Pagina —
Per comprendere il legame tra le due notizie, bisogna aggiungere che il ministro della difesa russo Sergei Shoigu era in giro per l’America latina – non certo in vacanza – ed ha parlato al collega brasiliano proprio subito dopo che la diplomazia russa incastrava brillantemente gli americani, impedendo l’attacco occidentale alla Siria. È fin troppo evidente che l’acme parossistico della crisi siriana, e il comportamento americano-occidentale verso la sovranità di Paesi terzi e la minaccia che fanno pendere sulla loro sicurezza è stato ben presente nelle conversazioni e trattative russo-brasiliane. Il Brasile stava per concludere l’acquisto di 36 F-18 della Boeing al prezzo di 5 miliardi di dollari; ma è meglio non avere armamento prodotto da una potenza che domani può diventarti nemica e, come ha detto Shoigu scherzando coi giornalisti, «brandisce una mazza sopra le teste di ciascuno dicendo: ti puniamo domani, poi ti puniamo dopodomani, poi aspettiamo ancora un po’, ci sono dei tizi che devono votare se punirti o no». S’intende che entrambi le parti hanno negato che l’interesse dei sudamericani per l’armamento russo abbia qualcosa a che vedere con l’aggressione alla sovranità siriana. (Russia-S American military cooperation intensifying unrelated to Syria events - defense minister)

Tanto per cominciare il governo brasiliano ha acquistato a Shoigu una fornitura di armi anti-aeree di breve raggio, Pantsir-S1, e pare si sia discusso di missili anti-aerei di lungo raggio, tipo S-300, proprio per contrastare attacchi strategici del genere che gli USA stavano per far subire alla Siria. Nel frattempo, Brasilia ha messo in sospeso il contratto con la Boeing, ufficialmente come protesta del continuo spionaggio e montagne di intercettazioni che la NSA ha fatto contro il Brasile, casi gravissimi rivelati da Snowden, il coraggioso «spifferatore» rifugiato in Russia. La presidentessa Dilma Roussef ha per questo cancellato la visita a Washington che aveva in programma. Il contratto con la Boeing appare molto in pericolo, e tornano in concorso i competitori, il Rafale della Dassault e il Gripen della Saab. L’abbandono da parte di Parigi della politica gaullista di indipendenza militare dagli USA rende però meno appetibile il primo. Quanto al secondo, lo svedese, monta motori ed avionica USA ed è condizionato dalle draconiane costrizioni americane che vietano ogni trasferimento di tecnologie su quasi il 50% del caccia svedese, mentre i brasiliani cercano anche un trasfert tecnologico per la loro industria aeronautica. Inoltre, la situazione sociale in brasile è tesa, con manifestazioni di piazza che protestano contro le spese che la popolazione ritiene inutili – tutt’altro clima rispetto alla passività degli italiani di fronte agli acquisti degli F-35.

Domande spaziali legate alle immagini:
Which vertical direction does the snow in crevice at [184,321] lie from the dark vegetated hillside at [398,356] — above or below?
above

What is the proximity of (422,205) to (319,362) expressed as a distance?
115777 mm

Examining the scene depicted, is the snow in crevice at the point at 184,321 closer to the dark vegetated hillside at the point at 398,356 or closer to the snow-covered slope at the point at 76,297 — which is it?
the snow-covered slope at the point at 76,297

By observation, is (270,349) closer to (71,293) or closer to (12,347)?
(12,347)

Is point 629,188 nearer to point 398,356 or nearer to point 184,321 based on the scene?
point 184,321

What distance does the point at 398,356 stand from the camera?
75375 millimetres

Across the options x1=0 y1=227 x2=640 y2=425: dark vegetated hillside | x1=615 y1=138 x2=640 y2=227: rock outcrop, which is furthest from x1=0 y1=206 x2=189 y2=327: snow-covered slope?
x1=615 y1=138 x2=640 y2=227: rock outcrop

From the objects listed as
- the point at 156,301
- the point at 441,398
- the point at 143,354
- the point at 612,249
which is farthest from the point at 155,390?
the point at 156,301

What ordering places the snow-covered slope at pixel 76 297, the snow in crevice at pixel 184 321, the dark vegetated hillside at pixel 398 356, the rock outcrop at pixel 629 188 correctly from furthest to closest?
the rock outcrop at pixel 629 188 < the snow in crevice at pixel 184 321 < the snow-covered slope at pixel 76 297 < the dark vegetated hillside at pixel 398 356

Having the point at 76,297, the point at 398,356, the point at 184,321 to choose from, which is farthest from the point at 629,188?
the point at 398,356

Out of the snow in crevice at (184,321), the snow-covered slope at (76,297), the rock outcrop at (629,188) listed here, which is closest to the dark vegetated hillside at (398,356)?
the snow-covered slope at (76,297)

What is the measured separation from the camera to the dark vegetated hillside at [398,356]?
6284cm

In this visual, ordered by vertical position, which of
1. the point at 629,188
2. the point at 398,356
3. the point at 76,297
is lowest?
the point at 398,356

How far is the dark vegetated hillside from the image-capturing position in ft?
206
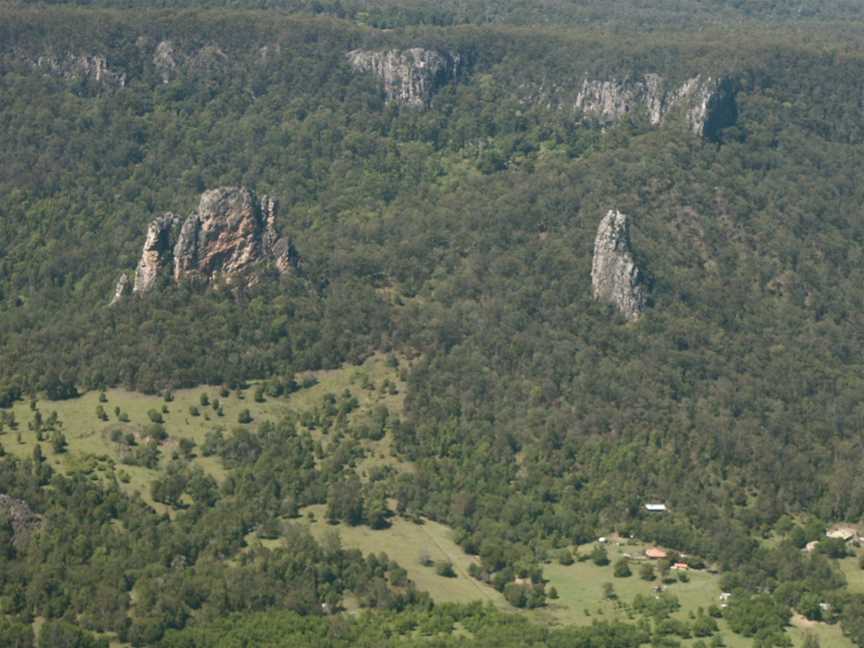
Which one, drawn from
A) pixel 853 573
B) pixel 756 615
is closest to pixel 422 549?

Quesito 1 — Nel testo sugli acquisti militari del Brasile, per quale prezzo il Paese stava per comprare 36 F-18 della Boeing?
Quesito 2 — Prosegui il testo sugli acquisti militari del Brasile a partire dalla sua ultima frase.

Risposta 1 — Per 5 miliardi di dollari.

Risposta 2 —
Tutto ciò potrebbe indurre ad una accelerazione della collaborazione con Mosca per lo sviluppo congiunto del T-50, per ora dichiarata da Amorim prospettiva «di medio termine». La Russia ha interesse a dare un contenuto strategico al BRICS, a quella che è oggi una lasca associazione tra le cinque grandi economie emergenti – appunto Brasile, Russia, India, Cina e Sudafrica; quindi può fare concessioni più importanti in tema di trasferimenti di tecnologie al Brasile. Tanto più che l’entrata nella partita del gigante sudamericano suddividerebbe i costi dello sviluppo. La dissennata politica di forza bruta praticata da Washington e dai suoi satelliti potrebbe precipitare la «disamericanizzazione» del mondo recentemente auspicata da Pechino?

Staremo a vedere. Ma il fatto che il ministero Difesa moscovita abbia rimandato l’acquisto dei 37 MiG 35D può inserirsi in questa ipotesi. Quel MiG è un aereo «di quarta generazione»; mentre il caccia da costruire in sede BRICS sarebbe di quinta generazione. La dizione ha molto a che fare col marketing militare, suggerendo cambiamenti rivoluzionari fra una «generazione» e la successiva. Ma la macchina (o le macchine) che la Russia può proporre agli amici non manca di caratteristiche rivoluzionarie.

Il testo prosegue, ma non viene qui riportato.